> **DOCUMENT PASSAGE**
■ ■ ■
When Aunt Essie’s boys weren’t trying to kill us, they could be entertaining. Uncle July was an avid hog-hunter and was extremely proud of his Catahoula Cur Hog Dog, Catch. Out on the hunt, Catch would le go berserk with hog lust and “catch” wild hogs by the ear, hanging on until commanded to turn loose; not a nice dog. Uncle July kept him penned up, sternly warning us away from the fence. Catch might rage through the fence, “catching” us by the ear.

Aunt Essie and Uncle July heard “catch” noises from the dog pen and were horrified to realize one of their angelic three-year-old twins was missing. They rushed out and found Corwin and the monster dog rolling around in the dog pen. Expecting to retrieve the bloody corpse of his precious child, Uncle July leapt into to the pen to find Corwin latched down on Catch’s ear, blood pouring from the tattered edges. When asked why he bit the dog, Kelvin replied, “Dog bite me.” Corwin was fine except for a few drag marks.

Considering his tender age, it seemed premature to categorize Corwin, but he showed all the hallmarks of a psychopath. Energized and empowered by his encounter with “Catch”, his strange little mind focused on the unfortunate beast, making his life a living hell. Despite his concerned parents’ warning, he was soon back in the dog pen and had Catch cowering in a barrel half-buried in the dirt that passed for a dog house, howling piteously for rescue. Realizing he was no threat to Corwin, Aunt Essie and Uncle July abandoned poor Catch to his misery, knowing Corwin was off their backs as long as poor Catch was crying. Catch wet himself and ran under the truck next time Uncle July tried to take him out hog hunting, his spirit broken. Uncle July swapped him off to an unsuspecting buddy for a pirogue the first chance he got.
■ ■ ■
> **DATASET RECORDS**
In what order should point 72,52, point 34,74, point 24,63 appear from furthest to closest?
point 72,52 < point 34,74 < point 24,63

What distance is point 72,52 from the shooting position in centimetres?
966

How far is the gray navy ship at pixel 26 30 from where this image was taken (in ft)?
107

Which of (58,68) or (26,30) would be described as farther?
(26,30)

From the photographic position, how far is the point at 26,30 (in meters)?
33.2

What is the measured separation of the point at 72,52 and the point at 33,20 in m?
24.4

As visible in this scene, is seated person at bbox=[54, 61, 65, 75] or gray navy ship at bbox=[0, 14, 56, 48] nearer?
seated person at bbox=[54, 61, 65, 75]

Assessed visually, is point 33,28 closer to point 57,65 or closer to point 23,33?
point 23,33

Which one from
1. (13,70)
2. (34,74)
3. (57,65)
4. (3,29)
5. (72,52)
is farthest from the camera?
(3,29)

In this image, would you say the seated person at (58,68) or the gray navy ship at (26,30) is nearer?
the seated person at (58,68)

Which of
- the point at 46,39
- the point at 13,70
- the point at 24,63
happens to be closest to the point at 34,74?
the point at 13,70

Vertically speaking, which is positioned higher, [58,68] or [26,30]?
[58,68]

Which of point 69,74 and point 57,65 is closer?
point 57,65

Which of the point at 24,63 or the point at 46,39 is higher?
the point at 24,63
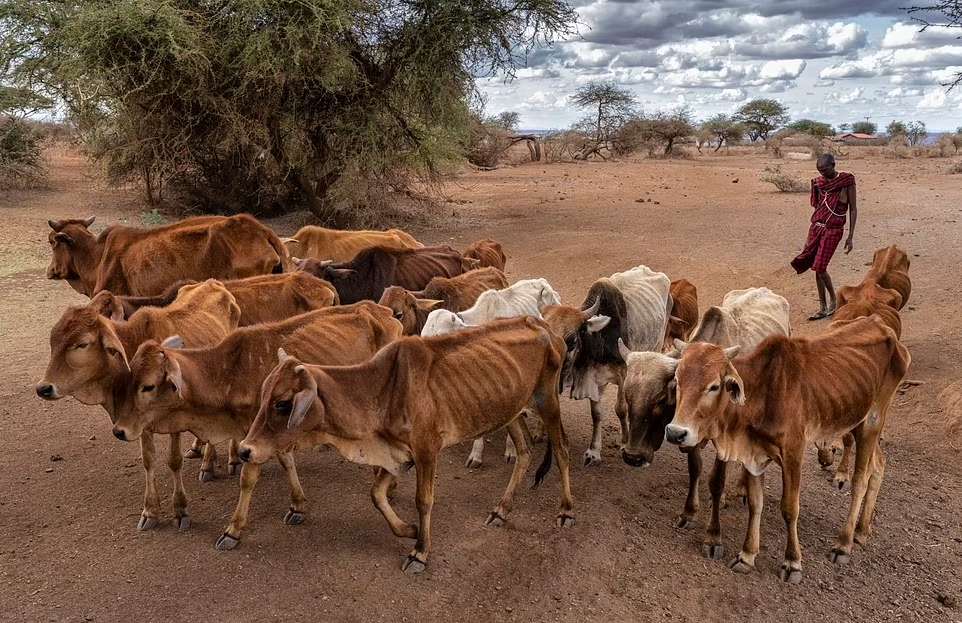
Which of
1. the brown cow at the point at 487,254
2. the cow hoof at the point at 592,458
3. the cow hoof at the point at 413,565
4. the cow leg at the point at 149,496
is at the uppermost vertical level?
the brown cow at the point at 487,254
■ ■ ■
> **WRITTEN REQUEST A**
Answer these questions using the story about the hog dog Catch:
(i) What breed was Uncle July's dog?
(ii) How old were Aunt Essie and Uncle July's twins?
(iii) What did Uncle July get when he swapped Catch to a buddy?
> **WRITTEN REQUEST B**
Write the passage that comes next in the story about the hog dog Catch, picking up after its last sentence.

> **WRITTEN ANSWER A**
(i) A Catahoula Cur Hog Dog.
(ii) Three years old.
(iii) A pirogue.

> **WRITTEN ANSWER B**
Surviving five horrible older brothers made Corwin and his twin Kelvin dangerous little devils. Their parents doted on all the boys, seemingly unconcerned about their reputations as hellions. When people complained about their bullying, their stock reply was, “What did your Johnny do to them?” artfully ignoring the obvious fact that the damaged kid was three years younger. Aunt Essie grieved because the twins would be her last babies, so she let them carry their baby bottles till the school put a stop to it. It was bizarre to see them coming in from playing football with their brothers, pull their bottles out of their back pockets, and fill them for themselves. They were fluent in profanity from the time they could talk.

As an adult, between stints in jail, Corwin lived in the dugout of the local ballpark. He’d worn out his welcome with Aunt Essie and his tippling brothers after attempting to burn her house down over their heads. He was forcibly extricated by the more sober among them, but did live to the ripe old age of forty-one. After the immediate threat of roasting in her bed passed, Aunt frequently mentioned letting him move back in, feeling he’d learned his lesson in jail, but her other boys had a longer memory and wouldn’t allow him back in.

Corwin spent the rest of his life residing between the ballpark, jail, and homeless shelters, except for brief stints with friends when he was flush with cash from his drug sales job.